La última parte es la que casi nunca se cuenta, y es la única que te devuelve horas.

Guía relacionada: qué es la automatización de procesos — la guía completa, con ejemplos por departamento.

¿Cuál de los tres certificados de representante necesitas?

Aquí es donde se pierde más tiempo, porque la FNMT no emite «el certificado de empresa»: emite tres tipos distintos de certificado de representante, todos ellos cualificados según el Reglamento (UE) 910/2014. Elegir mal significa repetir el trámite entero.

  • Representante para Administrador Único o Solidario. El caso más común en una pyme con un solo administrador. Es el que más fácil se obtiene, porque el cargo se acredita directamente contra el Registro Mercantil.
  • Representante de Persona Jurídica. Para sociedades cuya representación no encaja en el supuesto anterior: administradores mancomunados, consejeros delegados, apoderados.
  • Representante de Entidad sin Personalidad Jurídica. Comunidades de bienes, comunidades de propietarios, herencias yacentes y demás entidades sin forma societaria.

El requisito que tumba más solicitudes es siempre el mismo: el cargo de administrador tiene que estar vigente e inscrito en el Registro Mercantil.

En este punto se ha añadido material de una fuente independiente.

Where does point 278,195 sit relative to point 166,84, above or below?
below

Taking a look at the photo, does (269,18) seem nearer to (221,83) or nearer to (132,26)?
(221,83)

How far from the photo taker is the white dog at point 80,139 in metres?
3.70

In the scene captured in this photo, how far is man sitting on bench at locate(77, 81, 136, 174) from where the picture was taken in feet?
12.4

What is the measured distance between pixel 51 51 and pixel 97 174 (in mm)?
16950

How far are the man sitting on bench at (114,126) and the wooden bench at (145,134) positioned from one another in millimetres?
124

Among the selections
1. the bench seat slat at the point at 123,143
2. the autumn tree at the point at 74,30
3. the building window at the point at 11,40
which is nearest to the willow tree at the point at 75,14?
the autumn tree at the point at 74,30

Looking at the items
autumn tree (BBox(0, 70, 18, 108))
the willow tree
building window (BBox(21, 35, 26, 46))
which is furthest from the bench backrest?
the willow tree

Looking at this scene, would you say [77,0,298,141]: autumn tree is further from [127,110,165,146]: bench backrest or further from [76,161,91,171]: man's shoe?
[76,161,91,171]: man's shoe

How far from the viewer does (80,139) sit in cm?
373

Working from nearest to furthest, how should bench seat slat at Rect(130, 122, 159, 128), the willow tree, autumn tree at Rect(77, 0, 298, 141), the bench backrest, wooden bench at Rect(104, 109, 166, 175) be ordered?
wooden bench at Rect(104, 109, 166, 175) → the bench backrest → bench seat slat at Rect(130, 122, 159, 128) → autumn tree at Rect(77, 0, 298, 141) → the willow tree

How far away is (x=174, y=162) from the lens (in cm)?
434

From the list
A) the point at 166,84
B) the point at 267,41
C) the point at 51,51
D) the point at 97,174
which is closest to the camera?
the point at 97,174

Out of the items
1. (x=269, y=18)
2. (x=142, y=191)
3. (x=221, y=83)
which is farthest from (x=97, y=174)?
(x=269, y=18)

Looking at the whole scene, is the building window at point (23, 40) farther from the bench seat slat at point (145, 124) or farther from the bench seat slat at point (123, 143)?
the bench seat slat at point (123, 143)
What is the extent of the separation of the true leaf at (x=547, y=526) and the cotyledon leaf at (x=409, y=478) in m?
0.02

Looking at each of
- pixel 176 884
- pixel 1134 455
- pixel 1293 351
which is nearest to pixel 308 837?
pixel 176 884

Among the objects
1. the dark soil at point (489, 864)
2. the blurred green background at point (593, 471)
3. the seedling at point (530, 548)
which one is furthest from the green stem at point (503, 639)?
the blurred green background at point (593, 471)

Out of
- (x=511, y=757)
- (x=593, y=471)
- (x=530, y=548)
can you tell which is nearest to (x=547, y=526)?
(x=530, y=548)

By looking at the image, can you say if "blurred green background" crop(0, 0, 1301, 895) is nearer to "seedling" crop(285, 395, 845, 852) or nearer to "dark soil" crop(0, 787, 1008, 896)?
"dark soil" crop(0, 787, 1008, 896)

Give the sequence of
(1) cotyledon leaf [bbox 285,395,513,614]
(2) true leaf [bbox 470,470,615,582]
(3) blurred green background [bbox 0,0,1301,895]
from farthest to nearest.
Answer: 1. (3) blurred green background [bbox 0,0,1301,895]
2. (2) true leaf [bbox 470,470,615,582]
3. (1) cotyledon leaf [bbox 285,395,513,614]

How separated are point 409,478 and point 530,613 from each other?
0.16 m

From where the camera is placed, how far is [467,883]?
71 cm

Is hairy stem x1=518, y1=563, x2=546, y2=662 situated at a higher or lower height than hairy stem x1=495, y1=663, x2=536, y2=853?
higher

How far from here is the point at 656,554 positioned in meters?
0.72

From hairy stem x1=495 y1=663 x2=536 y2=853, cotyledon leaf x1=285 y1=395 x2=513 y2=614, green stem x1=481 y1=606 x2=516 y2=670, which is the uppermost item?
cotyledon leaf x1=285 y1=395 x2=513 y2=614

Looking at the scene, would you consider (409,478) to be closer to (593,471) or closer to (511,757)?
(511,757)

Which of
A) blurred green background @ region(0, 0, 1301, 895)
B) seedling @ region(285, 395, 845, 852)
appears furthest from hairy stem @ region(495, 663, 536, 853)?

Si renovaste el cargo y no lo inscribiste, o si la inscripción está en trámite, la solicitud no sale adelante por mucho que la escritura esté firmada.

Y ojo con confundirlo con el certificado de persona física. El tuyo personal sirve para tus cosas; para actuar en nombre de la sociedad necesitas el de representante. Son distintos y no se sustituyen.

¿Qué pasa si el certificado ya está caducado?

Esta es la parte que conviene tatuarse, porque no admite negociación: la renovación telemática solo está disponible durante los 60 días anteriores a la caducidad. Ni uno más.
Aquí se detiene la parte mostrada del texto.